Giacomazzi também experimentou palcos como os do Ain’t Nothin’ But Blues, no Centro de Londres, e do histórico The Cavern Club, em Liverpool, onde os Beatles tocaram muitas vezes. A Itália não ficou de fora. O artista visitou o país recentemente e já abriu portas para poder retornar.

Sem dúvida do que quer para a vida, o cantor, guitarrista e compositor aposta firme na carreira artística. “Me dedico 100% à música, essa é a minha profissão. Minha família me apoia na minha decisão, porém, sempre existe receio por ser algo muito difícil para se viver”, diz ele.

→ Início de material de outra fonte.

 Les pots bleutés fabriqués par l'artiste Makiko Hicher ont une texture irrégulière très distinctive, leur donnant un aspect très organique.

Fã de guitarras modelo stratocaster e telecaster, e de amplificadores com sonoridade encorpada, o artista lança agora em seu canal no YouTube (Bruno Giacomazzi) clipe da canção Hey Anna. O disco ainda não saiu, mas ele assina as músicas The Blues Will Never Leave My Mind, Psycho Train, Midnight Song e Once Upon A Time In The Highway.

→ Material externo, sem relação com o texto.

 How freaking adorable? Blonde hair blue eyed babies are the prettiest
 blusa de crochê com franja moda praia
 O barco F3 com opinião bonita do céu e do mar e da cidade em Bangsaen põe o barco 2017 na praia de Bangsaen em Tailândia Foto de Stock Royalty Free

Mais do que o blues, é claro, carro-chefe de sua música, toques country também estão na receita de Giacomazzi, além do rock. Referências como Johnny Winter, Stevie Ray Vaughan e do trio ZZ Top são fáceis de serem encontradas nos acordes do artista da região.

“Essa experiência (da viagem) mudou a minha vida, me fez enxergar a música de outro jeito, me aperfeiçoou positivamente em muitos aspectos musicais. As influências se abrangeram, comecei a buscar mais as raízes do blues, minhas composições começaram a ser mais inspiradas pelo blues e acredito que como guitarrista tenha dado um salto muito grande evolutivamente”, afirma.

Com um punhado de músicas na manga e muito blues nas veias, o jovem artista planeja os próximos passos. Um ou dois discos estão anotados no caderno, porém, segundo ele, tudo isso precisa ser analisado. “Ter uma boa conversa com o meu produtor e fazer alguns cálculos financeiros para averiguar o que é mais interessante de se fazer no momento, para assim encontrar a melhor decisão a ser tomada.”